**WORK TO COMPLETE**
Recast all of the data below as a JSON list of strings with one string per line, skipping blank lines and omitting the pictures.

**RECORDS FOR THE EXERCISE**
※ ※ ※
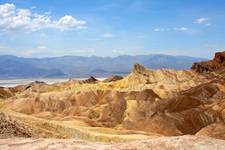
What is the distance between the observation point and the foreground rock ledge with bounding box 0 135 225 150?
42.7 feet

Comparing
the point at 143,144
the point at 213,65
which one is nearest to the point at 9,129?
the point at 143,144

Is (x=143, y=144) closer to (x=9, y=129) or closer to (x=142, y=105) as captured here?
(x=9, y=129)

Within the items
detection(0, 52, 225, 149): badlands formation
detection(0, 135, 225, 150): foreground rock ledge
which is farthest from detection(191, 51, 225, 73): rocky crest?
detection(0, 135, 225, 150): foreground rock ledge

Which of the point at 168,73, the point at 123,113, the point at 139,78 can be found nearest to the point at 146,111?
the point at 123,113

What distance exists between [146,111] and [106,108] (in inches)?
311

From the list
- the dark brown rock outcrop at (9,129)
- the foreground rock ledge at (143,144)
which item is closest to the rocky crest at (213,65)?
the dark brown rock outcrop at (9,129)

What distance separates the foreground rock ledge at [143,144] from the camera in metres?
13.0

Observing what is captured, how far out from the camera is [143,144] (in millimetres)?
13555

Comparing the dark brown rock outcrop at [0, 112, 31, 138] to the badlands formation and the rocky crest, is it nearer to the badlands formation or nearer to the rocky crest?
the badlands formation

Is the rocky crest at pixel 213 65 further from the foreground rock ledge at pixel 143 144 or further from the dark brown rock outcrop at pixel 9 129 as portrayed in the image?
the foreground rock ledge at pixel 143 144

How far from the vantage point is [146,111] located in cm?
7650

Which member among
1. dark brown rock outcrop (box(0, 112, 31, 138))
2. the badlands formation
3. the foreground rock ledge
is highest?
the foreground rock ledge

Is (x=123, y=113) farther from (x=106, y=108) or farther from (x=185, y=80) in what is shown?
(x=185, y=80)

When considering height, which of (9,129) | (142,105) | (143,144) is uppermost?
(143,144)
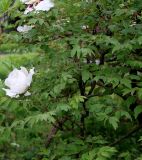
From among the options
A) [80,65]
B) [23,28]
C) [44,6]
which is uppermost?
[44,6]

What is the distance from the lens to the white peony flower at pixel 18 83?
2.48m

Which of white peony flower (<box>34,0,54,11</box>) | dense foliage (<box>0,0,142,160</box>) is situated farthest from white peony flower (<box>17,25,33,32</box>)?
white peony flower (<box>34,0,54,11</box>)

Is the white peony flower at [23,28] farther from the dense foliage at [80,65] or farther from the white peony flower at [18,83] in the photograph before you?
the white peony flower at [18,83]

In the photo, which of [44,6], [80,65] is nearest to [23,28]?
[44,6]

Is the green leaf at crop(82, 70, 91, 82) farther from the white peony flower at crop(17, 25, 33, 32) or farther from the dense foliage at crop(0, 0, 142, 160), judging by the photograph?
the white peony flower at crop(17, 25, 33, 32)

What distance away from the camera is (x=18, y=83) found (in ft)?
8.13

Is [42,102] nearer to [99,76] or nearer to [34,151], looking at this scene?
[99,76]

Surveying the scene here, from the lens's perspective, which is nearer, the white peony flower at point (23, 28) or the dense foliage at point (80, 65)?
the dense foliage at point (80, 65)

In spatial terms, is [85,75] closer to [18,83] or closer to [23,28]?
[18,83]

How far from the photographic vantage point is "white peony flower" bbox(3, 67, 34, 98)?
2.48 metres

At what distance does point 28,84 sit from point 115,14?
60 centimetres

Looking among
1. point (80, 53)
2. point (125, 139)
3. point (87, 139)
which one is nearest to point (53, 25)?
point (80, 53)

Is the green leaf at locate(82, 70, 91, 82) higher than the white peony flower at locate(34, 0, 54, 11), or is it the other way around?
the white peony flower at locate(34, 0, 54, 11)

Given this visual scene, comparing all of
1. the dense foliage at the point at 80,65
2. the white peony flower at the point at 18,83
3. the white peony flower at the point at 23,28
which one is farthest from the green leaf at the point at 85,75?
※ ※ ※
**OUTPUT BELOW**
[
  "What is the distance between the observation point and the foreground rock ledge with bounding box 0 135 225 150?",
  "42.7 feet",
  "Comparing",
  "the point at 143,144",
  "the point at 213,65",
  "which one is nearest to the point at 9,129?",
  "the point at 143,144",
  "Is (x=143, y=144) closer to (x=9, y=129) or closer to (x=142, y=105) as captured here?",
  "(x=9, y=129)",
  "Within the items",
  "detection(0, 52, 225, 149): badlands formation",
  "detection(0, 135, 225, 150): foreground rock ledge",
  "which is farthest from detection(191, 51, 225, 73): rocky crest?",
  "detection(0, 135, 225, 150): foreground rock ledge",
  "Which of the point at 168,73, the point at 123,113, the point at 139,78 can be found nearest to the point at 146,111?",
  "the point at 123,113",
  "What distance exists between [146,111] and [106,108] (in inches)?",
  "311",
  "From the list",
  "- the dark brown rock outcrop at (9,129)",
  "- the foreground rock ledge at (143,144)",
  "which item is closest to the rocky crest at (213,65)?",
  "the dark brown rock outcrop at (9,129)",
  "What distance separates the foreground rock ledge at [143,144] from the camera in metres?",
  "13.0",
  "Observing what is captured, how far out from the camera is [143,144] (in millimetres)?",
  "13555",
  "Comparing the dark brown rock outcrop at [0, 112, 31, 138] to the badlands formation and the rocky crest, is it nearer to the badlands formation or nearer to the rocky crest?",
  "the badlands formation",
  "Is the rocky crest at pixel 213 65 further from the foreground rock ledge at pixel 143 144 or further from the dark brown rock outcrop at pixel 9 129 as portrayed in the image?",
  "the foreground rock ledge at pixel 143 144",
  "How far from the vantage point is [146,111] located in cm?",
  "7650",
  "Which member among",
  "1. dark brown rock outcrop (box(0, 112, 31, 138))",
  "2. the badlands formation",
  "3. the foreground rock ledge",
  "is highest?",
  "the foreground rock ledge",
  "Is (x=123, y=113) farther from (x=106, y=108) or farther from (x=185, y=80) in what is shown?",
  "(x=185, y=80)",
  "When considering height, which of (9,129) | (142,105) | (143,144) is uppermost?",
  "(143,144)",
  "From among the options",
  "A) [80,65]",
  "B) [23,28]",
  "C) [44,6]",
  "which is uppermost?",
  "[44,6]",
  "What is the distance from the lens to the white peony flower at pixel 18 83?",
  "2.48m",
  "Which of white peony flower (<box>34,0,54,11</box>) | dense foliage (<box>0,0,142,160</box>) is situated farthest from white peony flower (<box>17,25,33,32</box>)?",
  "white peony flower (<box>34,0,54,11</box>)",
  "Is the white peony flower at [23,28] farther from the dense foliage at [80,65] or farther from the white peony flower at [18,83] in the photograph before you?",
  "the white peony flower at [18,83]",
  "In the photo, which of [44,6], [80,65] is nearest to [23,28]?",
  "[44,6]",
  "Is the green leaf at crop(82, 70, 91, 82) farther from the white peony flower at crop(17, 25, 33, 32) or farther from the dense foliage at crop(0, 0, 142, 160), judging by the photograph?",
  "the white peony flower at crop(17, 25, 33, 32)",
  "What distance away from the camera is (x=18, y=83) found (in ft)?",
  "8.13",
  "Is [42,102] nearer to [99,76] or nearer to [34,151], looking at this scene?",
  "[99,76]",
  "Surveying the scene here, from the lens's perspective, which is nearer, the white peony flower at point (23, 28) or the dense foliage at point (80, 65)?",
  "the dense foliage at point (80, 65)",
  "In spatial terms, is [85,75] closer to [18,83] or closer to [23,28]?",
  "[18,83]",
  "How far from the photographic vantage point is \"white peony flower\" bbox(3, 67, 34, 98)?",
  "2.48 metres",
  "At what distance does point 28,84 sit from point 115,14?",
  "60 centimetres",
  "Looking among",
  "1. point (80, 53)",
  "2. point (125, 139)",
  "3. point (87, 139)",
  "which one is nearest to point (53, 25)?",
  "point (80, 53)",
  "Is the green leaf at locate(82, 70, 91, 82) higher than the white peony flower at locate(34, 0, 54, 11), or is it the other way around?",
  "the white peony flower at locate(34, 0, 54, 11)",
  "Given this visual scene, comparing all of",
  "1. the dense foliage at the point at 80,65",
  "2. the white peony flower at the point at 18,83",
  "3. the white peony flower at the point at 23,28",
  "which one is farthest from the green leaf at the point at 85,75?"
]